**Your objective:** Copy the blog post on campaign rumors below word for word, from "I think that" to "travelling with him.".

**Passage to read:**
◆ ◆ ◆ ◆
The Rumor Mill and The Wait

Many have complained about the long time it took the campaign to issue any kind of statement. In the meantime, many people swallowed the Salon rumors about firings as true. We need to remind ourselves that we, the bloggers, live not on a 24-hour news cycle but on a 24-second news cycle. We want instant gratification immediatelly pronto right now. The Marcotte/McEwen issue was really big for us, for legitimate reasons (see all the links I posted yesterday for some excellent coverage), but it was not so big if you step back and look at the big picture. There wasn't barely anything in the MSM about this - after all, Anna Nicole Smith died, and there is trouble in Iraq, and there is Libby trial.... There is another year before Iowa, almost two before the General election. We reacted to a brief AP article that found itself in the NYT and WaPo - something that almost 300 million Americans did not read.

I have no idea what went on in the campaign during the past day or two. But I can imagine, so let me indulge in it for a minute...

I think that some people have this notion that John Edwards and all of his campaign managers and staffers sit around the HQ all day and eat pizza. I've been to his HQ a number of times during 2003/2004 bid as well as the current race. There are a few staffers there, extremely busy doing their jobs - crunching numbers, fundrasing, calling people, etc. There are preumably others doing their, somewhat different jobs up in D.C. Others are likely stationed in Iowa, New Hampshire, Nevada and South Carolina doing their jobs there. Edwards himself is travelling around the country giving speeches and attending fundrasiers a couple of times a day, with some of the staffers travelling with him.
◆ ◆ ◆ ◆
**Information given:**
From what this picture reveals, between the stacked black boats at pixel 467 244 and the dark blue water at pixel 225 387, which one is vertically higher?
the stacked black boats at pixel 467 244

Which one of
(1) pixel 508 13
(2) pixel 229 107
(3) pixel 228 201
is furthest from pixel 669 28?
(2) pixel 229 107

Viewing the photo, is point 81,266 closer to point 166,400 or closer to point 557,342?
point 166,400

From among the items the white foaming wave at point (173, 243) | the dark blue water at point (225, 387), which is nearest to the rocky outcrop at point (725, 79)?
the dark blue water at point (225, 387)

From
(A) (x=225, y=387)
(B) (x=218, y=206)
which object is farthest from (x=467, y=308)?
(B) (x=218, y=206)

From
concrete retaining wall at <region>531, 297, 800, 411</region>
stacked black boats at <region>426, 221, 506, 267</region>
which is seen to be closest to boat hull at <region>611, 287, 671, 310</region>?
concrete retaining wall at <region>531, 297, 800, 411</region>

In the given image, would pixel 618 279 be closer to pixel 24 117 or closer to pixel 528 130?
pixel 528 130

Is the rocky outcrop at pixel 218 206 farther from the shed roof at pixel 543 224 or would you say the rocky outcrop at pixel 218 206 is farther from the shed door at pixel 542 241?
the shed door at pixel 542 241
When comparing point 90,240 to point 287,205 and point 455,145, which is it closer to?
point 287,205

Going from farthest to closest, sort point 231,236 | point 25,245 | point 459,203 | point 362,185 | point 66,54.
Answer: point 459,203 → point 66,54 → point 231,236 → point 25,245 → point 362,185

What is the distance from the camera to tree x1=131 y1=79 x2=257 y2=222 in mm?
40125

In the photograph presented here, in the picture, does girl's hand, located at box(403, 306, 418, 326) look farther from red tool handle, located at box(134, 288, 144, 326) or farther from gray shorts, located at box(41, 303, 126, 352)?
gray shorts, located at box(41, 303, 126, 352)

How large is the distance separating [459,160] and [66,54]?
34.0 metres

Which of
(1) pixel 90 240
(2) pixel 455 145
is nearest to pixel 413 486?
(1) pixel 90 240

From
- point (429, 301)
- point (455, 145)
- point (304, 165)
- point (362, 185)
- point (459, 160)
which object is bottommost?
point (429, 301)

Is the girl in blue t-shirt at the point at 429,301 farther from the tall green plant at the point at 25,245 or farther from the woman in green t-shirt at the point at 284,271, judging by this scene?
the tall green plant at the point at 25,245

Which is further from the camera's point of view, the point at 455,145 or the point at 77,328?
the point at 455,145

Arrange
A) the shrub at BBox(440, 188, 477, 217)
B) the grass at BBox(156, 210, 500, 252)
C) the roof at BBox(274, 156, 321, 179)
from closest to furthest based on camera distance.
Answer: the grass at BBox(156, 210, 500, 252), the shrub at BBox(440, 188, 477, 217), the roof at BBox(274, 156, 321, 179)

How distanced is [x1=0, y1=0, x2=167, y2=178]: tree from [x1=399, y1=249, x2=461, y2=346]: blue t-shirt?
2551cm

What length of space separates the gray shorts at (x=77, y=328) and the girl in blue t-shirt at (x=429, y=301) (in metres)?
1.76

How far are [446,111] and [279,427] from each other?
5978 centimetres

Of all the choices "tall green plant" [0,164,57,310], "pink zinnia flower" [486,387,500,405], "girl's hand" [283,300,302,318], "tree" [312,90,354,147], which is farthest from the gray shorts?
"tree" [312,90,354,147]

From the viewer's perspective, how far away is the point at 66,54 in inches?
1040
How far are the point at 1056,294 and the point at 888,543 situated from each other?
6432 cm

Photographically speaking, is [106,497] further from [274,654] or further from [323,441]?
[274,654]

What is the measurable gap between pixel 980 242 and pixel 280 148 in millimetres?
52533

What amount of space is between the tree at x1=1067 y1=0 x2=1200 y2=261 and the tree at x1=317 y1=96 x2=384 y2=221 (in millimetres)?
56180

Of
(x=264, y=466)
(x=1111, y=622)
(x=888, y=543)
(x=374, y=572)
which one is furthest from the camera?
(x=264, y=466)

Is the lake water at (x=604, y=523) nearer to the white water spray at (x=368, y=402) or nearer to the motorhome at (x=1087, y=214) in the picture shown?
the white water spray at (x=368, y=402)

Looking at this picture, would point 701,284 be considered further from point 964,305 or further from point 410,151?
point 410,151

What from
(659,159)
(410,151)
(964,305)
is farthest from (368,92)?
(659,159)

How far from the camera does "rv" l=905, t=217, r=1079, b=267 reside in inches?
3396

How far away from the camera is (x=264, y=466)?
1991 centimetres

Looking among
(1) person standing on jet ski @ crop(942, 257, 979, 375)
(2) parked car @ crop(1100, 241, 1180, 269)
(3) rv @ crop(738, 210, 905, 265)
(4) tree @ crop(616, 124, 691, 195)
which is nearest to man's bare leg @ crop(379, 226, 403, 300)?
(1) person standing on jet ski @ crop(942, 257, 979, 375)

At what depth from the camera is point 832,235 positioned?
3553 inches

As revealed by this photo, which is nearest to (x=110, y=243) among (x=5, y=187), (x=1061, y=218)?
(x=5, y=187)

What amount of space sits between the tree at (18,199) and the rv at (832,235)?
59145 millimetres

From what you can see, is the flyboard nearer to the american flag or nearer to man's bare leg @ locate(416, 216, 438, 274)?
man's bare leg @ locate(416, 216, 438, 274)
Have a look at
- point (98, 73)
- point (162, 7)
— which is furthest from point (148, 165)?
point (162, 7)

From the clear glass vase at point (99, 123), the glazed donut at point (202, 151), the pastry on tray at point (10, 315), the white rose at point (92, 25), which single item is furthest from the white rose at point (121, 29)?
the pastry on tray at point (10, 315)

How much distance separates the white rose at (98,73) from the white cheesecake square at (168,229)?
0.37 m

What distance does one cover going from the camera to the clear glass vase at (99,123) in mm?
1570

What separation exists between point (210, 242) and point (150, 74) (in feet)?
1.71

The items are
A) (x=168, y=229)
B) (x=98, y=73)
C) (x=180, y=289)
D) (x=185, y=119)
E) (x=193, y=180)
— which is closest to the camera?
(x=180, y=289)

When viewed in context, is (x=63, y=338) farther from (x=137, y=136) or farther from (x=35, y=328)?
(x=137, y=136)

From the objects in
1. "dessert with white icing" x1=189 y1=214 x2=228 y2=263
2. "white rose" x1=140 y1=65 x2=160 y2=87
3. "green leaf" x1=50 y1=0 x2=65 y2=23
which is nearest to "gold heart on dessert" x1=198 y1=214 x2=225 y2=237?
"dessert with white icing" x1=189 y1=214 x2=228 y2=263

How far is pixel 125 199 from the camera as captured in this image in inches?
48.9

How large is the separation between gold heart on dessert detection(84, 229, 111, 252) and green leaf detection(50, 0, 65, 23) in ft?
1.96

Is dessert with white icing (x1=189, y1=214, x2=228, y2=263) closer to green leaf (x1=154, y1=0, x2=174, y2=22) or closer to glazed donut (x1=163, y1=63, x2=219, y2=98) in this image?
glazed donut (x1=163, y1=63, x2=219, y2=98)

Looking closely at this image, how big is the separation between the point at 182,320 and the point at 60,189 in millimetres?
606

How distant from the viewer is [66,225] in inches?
◆ ◆ ◆ ◆
**Solution:**
I think that some people have this notion that John Edwards and all of his campaign managers and staffers sit around the HQ all day and eat pizza. I've been to his HQ a number of times during 2003/2004 bid as well as the current race. There are a few staffers there, extremely busy doing their jobs - crunching numbers, fundrasing, calling people, etc. There are preumably others doing their, somewhat different jobs up in D.C. Others are likely stationed in Iowa, New Hampshire, Nevada and South Carolina doing their jobs there. Edwards himself is travelling around the country giving speeches and attending fundrasiers a couple of times a day, with some of the staffers travelling with him.